22. LA PREMIÈRE ÉTAPE

 
    La plupart des bateaux à destination de la France partant de Londres, Rob
rejoignit sa ville natale, en s'arrêtant tout le long du chemin pour
travailler : il se lancerait dans cette aventure avec le plus d'or
possible. Quand il arriva, le temps de la navigation était passé et sur la
Tamise hérissée de mâts toute une flotte restait à l'ancre : drakkars du
roi Canute, bateaux de pêche, luxueuses galères des riches, bâtiments de
transport et de commerce, voiles latines et caraques italiennes, longs
vaisseaux des marchands du Nord... Pendant six mois de gel et de tempêtes,
aucun marin ne risquerait sa vie dans les eaux tourbillonnantes où se
rejoignent l'Atlantique et la mer du Nord.
    Au Hareng, un cabaret
du port, Rob se leva et cogna sur la table avec sa chope de cidre.
    « J'ai
besoin d'un logement propre et confortable en attendant de prendre la mer au
printemps, dit-il.

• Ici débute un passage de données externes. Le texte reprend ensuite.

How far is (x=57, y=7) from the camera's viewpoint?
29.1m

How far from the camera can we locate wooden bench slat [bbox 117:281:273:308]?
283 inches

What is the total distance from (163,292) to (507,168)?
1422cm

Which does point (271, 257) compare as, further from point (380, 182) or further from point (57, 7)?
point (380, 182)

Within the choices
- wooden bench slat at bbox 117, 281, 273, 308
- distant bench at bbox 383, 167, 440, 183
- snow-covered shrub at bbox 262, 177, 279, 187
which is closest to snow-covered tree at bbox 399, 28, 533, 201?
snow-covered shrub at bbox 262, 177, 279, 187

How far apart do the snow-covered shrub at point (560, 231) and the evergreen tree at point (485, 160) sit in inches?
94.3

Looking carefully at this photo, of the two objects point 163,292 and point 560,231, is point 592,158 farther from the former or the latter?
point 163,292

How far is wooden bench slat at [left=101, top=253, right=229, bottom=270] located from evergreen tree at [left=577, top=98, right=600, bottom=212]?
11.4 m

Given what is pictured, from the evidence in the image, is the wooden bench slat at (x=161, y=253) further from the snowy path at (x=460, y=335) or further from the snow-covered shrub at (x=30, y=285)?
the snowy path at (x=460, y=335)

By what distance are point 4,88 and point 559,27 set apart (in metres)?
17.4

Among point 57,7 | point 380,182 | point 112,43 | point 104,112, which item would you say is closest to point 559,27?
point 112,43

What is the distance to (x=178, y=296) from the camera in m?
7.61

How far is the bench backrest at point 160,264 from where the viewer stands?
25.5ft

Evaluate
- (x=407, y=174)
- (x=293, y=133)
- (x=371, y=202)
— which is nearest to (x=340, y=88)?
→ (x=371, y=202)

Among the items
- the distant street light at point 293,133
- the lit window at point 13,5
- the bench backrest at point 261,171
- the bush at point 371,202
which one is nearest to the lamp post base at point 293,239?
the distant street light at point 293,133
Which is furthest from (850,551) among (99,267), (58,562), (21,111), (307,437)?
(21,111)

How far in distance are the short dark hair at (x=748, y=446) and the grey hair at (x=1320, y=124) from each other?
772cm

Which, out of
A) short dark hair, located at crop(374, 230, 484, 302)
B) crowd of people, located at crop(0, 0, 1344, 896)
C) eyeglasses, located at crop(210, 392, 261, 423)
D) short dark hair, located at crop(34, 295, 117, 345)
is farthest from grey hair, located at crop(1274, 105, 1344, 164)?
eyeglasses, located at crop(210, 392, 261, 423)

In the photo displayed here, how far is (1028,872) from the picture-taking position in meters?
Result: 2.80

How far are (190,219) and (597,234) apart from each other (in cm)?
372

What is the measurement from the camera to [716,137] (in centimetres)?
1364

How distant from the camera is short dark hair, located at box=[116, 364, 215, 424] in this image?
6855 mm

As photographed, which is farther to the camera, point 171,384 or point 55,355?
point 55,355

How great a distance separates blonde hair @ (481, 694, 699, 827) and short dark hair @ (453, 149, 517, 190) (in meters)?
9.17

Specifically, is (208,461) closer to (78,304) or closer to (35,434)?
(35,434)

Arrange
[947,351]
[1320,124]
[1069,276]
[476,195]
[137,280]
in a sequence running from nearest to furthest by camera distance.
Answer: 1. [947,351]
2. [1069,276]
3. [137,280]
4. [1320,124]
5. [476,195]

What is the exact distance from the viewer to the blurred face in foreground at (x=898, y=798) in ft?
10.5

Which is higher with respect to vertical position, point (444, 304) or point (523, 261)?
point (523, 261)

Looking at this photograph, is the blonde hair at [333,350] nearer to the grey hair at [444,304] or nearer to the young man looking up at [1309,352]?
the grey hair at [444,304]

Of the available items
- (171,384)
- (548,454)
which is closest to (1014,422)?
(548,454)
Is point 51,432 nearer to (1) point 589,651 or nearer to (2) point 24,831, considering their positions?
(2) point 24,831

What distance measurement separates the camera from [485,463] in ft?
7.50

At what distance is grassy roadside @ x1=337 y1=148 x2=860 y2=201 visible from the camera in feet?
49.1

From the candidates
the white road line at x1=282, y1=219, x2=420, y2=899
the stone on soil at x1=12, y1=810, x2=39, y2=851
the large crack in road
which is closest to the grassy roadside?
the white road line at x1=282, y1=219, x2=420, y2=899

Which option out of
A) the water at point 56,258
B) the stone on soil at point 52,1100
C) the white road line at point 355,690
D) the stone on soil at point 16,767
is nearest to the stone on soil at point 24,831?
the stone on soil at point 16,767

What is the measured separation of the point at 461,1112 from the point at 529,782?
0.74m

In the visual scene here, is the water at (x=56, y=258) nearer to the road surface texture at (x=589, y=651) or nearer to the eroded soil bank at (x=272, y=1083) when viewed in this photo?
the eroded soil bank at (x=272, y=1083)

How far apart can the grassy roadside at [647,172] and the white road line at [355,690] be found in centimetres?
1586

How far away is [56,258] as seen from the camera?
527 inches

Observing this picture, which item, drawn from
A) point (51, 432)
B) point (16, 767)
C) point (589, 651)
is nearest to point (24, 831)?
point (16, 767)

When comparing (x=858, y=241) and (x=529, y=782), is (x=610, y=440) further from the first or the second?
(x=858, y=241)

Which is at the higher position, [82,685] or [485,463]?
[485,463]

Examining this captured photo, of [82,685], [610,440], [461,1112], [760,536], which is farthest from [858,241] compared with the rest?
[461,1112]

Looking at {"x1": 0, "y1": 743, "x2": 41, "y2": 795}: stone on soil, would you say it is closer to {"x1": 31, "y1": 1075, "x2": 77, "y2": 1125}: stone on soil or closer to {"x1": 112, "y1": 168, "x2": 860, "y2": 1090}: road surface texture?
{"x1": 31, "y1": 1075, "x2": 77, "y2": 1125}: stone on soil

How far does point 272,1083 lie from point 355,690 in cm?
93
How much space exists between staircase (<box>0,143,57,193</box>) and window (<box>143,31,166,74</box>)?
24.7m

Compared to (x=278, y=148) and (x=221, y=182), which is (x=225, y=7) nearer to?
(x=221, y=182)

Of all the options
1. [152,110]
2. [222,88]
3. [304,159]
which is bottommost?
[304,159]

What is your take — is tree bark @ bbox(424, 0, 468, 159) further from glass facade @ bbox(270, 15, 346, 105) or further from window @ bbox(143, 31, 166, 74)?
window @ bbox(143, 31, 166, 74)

Qui en connaît un ? »
    Un homme
trapu, bâti comme un bouledogue, l'observait en hochant la tête.
    « Mon
frère Tom est mort au dernier voyage, et sa veuve, Binnie Ross, reste avec deux
enfants. Si vous la payez bien, elle peut vous loger. »
    Rob lui offrit
à boire, puis le suivit jusqu'à une petite maison près du marché d'East Chepe.
Binnie était un bout de femme avec des yeux bleus au regard inquiet dans un
visage pâle et menu. L'endroit était assez propre mais exigu.
    « J'ai
une chatte et une jument, dit Rob.
    – La chatte
sera la bienvenue, répondit la femme qui, manifestement, avait besoin d'argent.
    – Vous pouvez
faire garder le cheval pendant l'hiver, il y a les écuries d'Egglestan rue de
la Tamise, dit le beau-frère.
    – Je les
connais. »
     
    « Elle va
avoir des petit », remarqua Binnie Ross en prenant la chatte pour la
caresser. Rob, qui ne s'était aperçu de rien, pensa qu'elle se trompait.